Sachin's blog

Data Visualisation

Published on

Reddit is awesome.

While I was browsing Reddit, I came across some posts from the subreddit /r/Dataisbeautiful. So, I decided to make use of data sets available online to visualise it into something meaningful.

Then after some search, I found this site: Kaggle Datasets. This site contains open datasets on everything from government, health, and science to popular games and dating trends. After this, finding a relevant data set wasn't much difficult, and I settled on this particular one: Top 500 Indian Cities. It contains population data for top 500 Indian cities, including male/female population, literacy rate, sex ratio, total graduates, etc.

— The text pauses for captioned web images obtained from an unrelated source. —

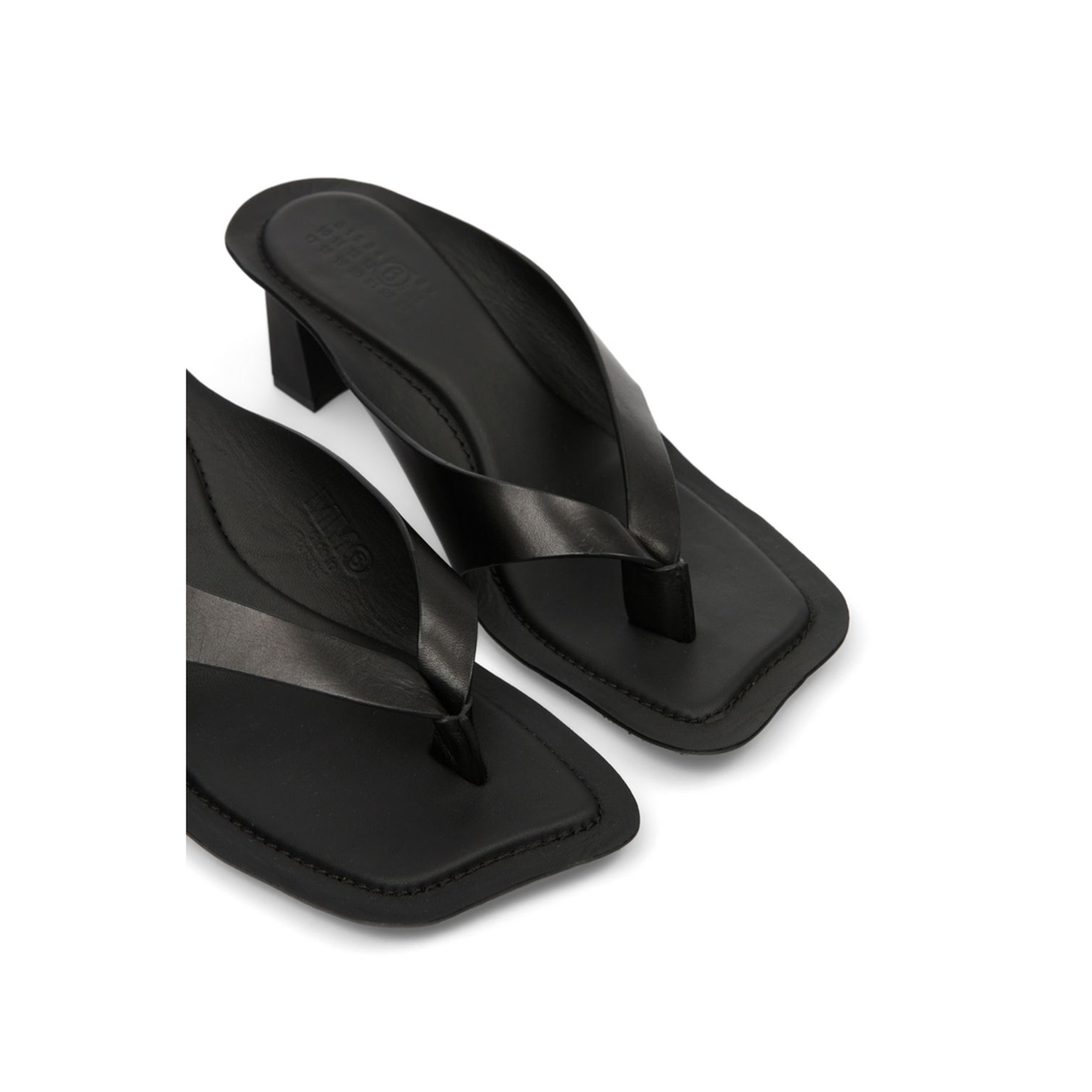 Sandals Black - Image 5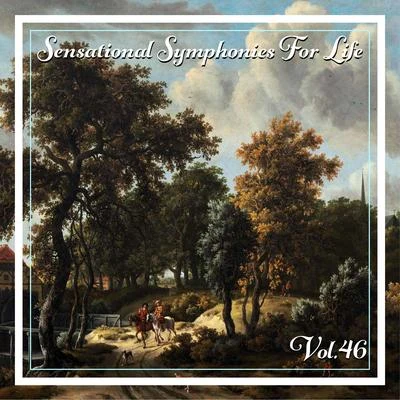 Roberta AlexanderSensational Symphonies For Life, Vol. 46 - Gluck: Paride ed Elena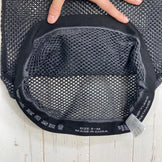 【Men's S/M ブラック系】 Millet ( ミレー ) ドライナミック メッシュ ショートスリーブ DRYNAMIC MESH SS ポリプロピレン ウェア トップス インナー シャツ ショートスリーブTシャツ クルーネック 化繊 z00056350  化繊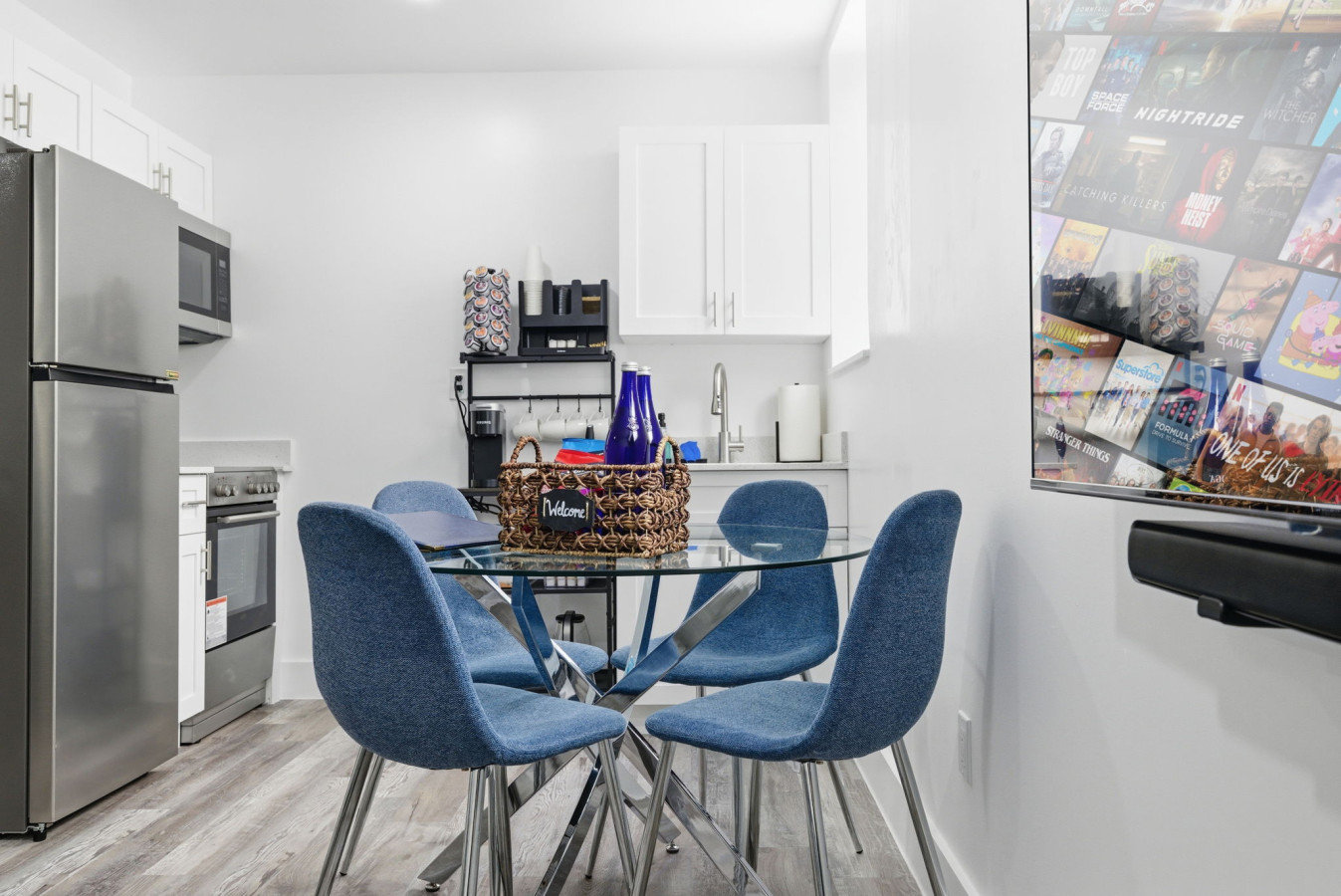 Miami Vacation Rental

So I wrote a program using Python and Matplotlib.

There was a column named "child_sex_ratio" for age group 0-6.

I decided to go ahead and rank top 10 cities which were showing an improvement in sex ratio.

I grabbed the CSV file and stripped the required information using Python. Calculated the difference between child sex ratio and overall sex ratio for all 500 cities, ranked them and plotted top 10 on a bar graph.

This was the result.

*Higher is better

https://codepen.io/sachinverma/full/NgGJjX

My own city "Shimla" ranks 9th on this list, which is no doubt a good sign. The sex ratio of children aged 0-6 is 890 whereas overall sex ratio is 818, which is an increase of 8.8%.

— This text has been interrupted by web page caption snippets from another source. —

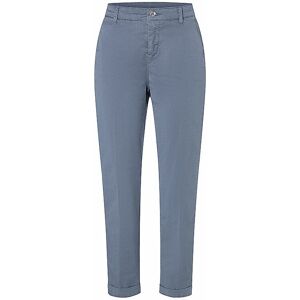 MAC Chino 7/8 blau 44 44 MAC Chino 7/8 blau 44 44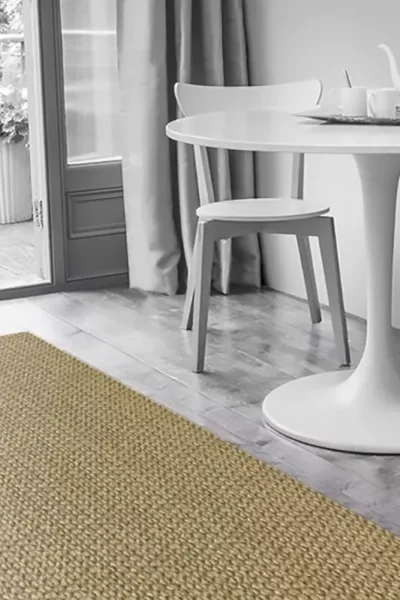 Kayal Kuppam Sisal Carpet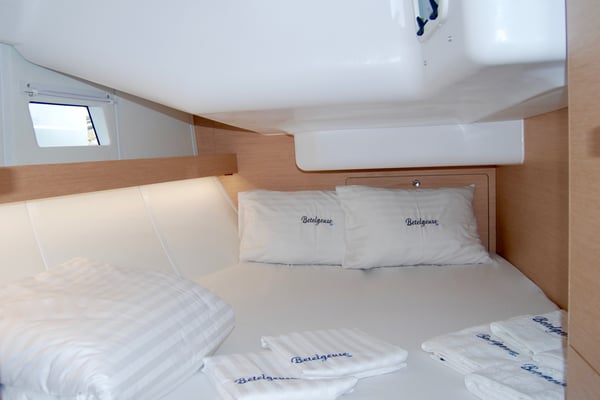 Betelgeuse (Electric Heads, Inverter)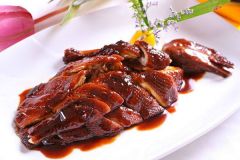 杭州醬鴨的做法大全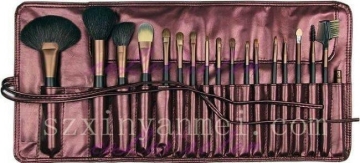 Cosmetic Brush New Style 18PCS Makeup Brush Set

Bally city from West Bengal ranked #1 on this list, with an increase of 37.31% (863 to 1185).

Some facts: Two out of 10 of these cities are from Maharashtra, and two are from Assam.

Now it was the time to see ten cities with worst sex ratios.

Results

*Value closer to 0 is better

https://codepen.io/sachinverma/full/XgmGYL

Kozhikode from Kerala topped this list with a percentage decrease of 12.17% (1093 to 960).

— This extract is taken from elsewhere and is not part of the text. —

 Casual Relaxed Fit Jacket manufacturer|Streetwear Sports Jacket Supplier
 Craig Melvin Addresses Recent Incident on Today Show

Some facts: Four out of 10 of these cities are from Kerala. Two are from Maharashtra

This was my first go at data visualisation using Python. Technically I am not ranking cities purely on the basis of sex ratio, but on the basis of improvement and decline in the ratios. It's not a proper metric to conclude anything, but it was fun doing this.

I am still in the learning phase of Python, which I will continue after my semester exams. The program I wrote was in no way optimised and written perfectly, so feel free to criticise and suggest some improvements.